Colombian cocoa. Photo: Private archive
The classification is a key part of the EU's Law on Imported Deforestation, a groundbreaking environmental regulation key to the European Green Deal passed in the last EU legislature and revised downwards with the change in the political cycle in Brussels, giving importers an extra year to comply with the regulations.
The review came after intense pressure from certain industries, political parties, and countries such as Brazil, Bolivia, Colombia, Peru, Ecuador, Venezuela, Indonesia, the United States, Malaysia, Australia, New Zealand, and Canada. None of them appear on the European list of high-risk countries, which determines "the level of compliance controls that the competent authorities of Member States must implement for a country (1% for low-risk countries, 3% for standard-risk countries, and 9% for high-risk countries)."
There are also no countries in the medium-risk category, although the lists may evolve. The objective of the legislation is to prevent certain raw materials and derived products consumed in the EU from generating deforestation, as between 1990 and 2020, a larger area of forest was destroyed globally than the EU, and nearly 10% of this is attributable to European consumption.

Colombian coffee growers. Photo: Jaiver Nieto.
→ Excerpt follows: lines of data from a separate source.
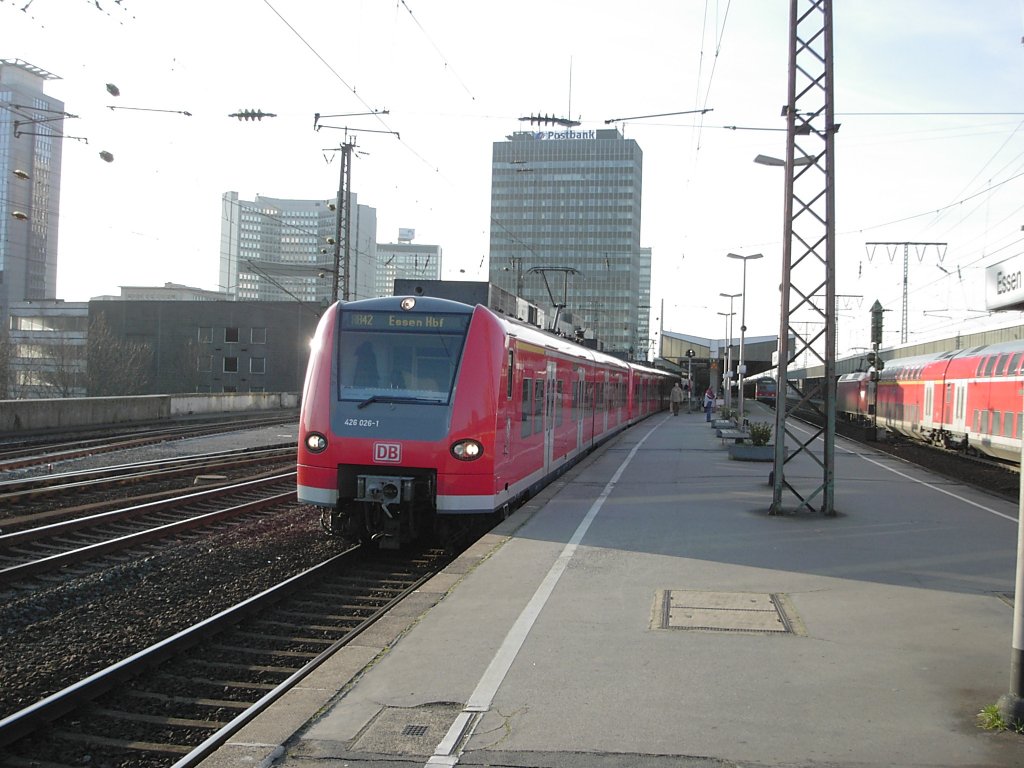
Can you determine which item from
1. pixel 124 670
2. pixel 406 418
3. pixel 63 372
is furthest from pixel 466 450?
pixel 63 372

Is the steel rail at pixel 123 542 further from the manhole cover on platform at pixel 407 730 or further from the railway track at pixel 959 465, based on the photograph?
the railway track at pixel 959 465

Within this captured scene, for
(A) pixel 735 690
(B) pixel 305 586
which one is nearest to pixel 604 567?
(B) pixel 305 586

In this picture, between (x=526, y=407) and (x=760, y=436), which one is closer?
(x=526, y=407)

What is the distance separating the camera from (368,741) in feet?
13.3

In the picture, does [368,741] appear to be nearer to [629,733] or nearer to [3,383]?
[629,733]

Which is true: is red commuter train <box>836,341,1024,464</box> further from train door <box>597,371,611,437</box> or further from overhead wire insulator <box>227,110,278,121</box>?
overhead wire insulator <box>227,110,278,121</box>

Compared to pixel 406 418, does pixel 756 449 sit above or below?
below

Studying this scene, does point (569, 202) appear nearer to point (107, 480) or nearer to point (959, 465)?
point (959, 465)

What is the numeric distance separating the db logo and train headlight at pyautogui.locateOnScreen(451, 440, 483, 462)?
1.81 ft

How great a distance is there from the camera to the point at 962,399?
2389cm

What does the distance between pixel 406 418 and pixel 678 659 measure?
442 centimetres

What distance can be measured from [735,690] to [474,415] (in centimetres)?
475

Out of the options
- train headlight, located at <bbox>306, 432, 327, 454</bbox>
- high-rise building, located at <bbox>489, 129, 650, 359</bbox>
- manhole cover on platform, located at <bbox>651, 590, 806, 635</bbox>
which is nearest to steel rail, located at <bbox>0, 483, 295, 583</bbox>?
train headlight, located at <bbox>306, 432, 327, 454</bbox>

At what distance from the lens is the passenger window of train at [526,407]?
10.9 meters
EL TIEMPO
The regulations affect livestock, cocoa, coffee, palm oil, soybeans, timber, and rubber, including derivatives such as leather, chocolate, and furniture.
Companies importing these raw materials into the EU must demonstrate, through a geolocation system, that they have not generated deforestation or forest degradation in the areas where the resources were obtained.
The regulations also apply to the EU market, but all EU Member States are classified as "low risk" on the list distributed Thursday by the European Commission, which received a "favorable consensus opinion" from the 27 member states, according to the European Commission.
The rules were due to come into effect in December 2024, but Ursula von der Leyen's second European Commission proposed amending its own law to offer businesses a one-year extension, a move that was accepted by member states through the EU Council and also the European Parliament.
Large companies and operators will have to comply with the regulations starting December 30, 2025, and small businesses have until June 30, 2026, to adapt.
Environmental organizations harshly criticized the postponement of the regulations at the time, a decision that WWF called "a deeply disappointing step backward," and they are once again criticizing the selection of countries included in the high-risk category.

Palm oil cultivation generates nearly 63,000 jobs in the department of Meta. Photo: Fedepalma
"The benchmark system unfortunately falls short of what science demands, as countries like Brazil and Paraguay have not been classified as 'high risk,' despite the deforestation crisis that is consuming climate-critical forests like the Amazon and the Gran Chaco," said Global Witness.
However, the NGO noted that the list's lack of ambition "should not undermine the power of this law to protect forests," as low- and medium-risk countries will also be subject to controls, albeit to a lesser extent.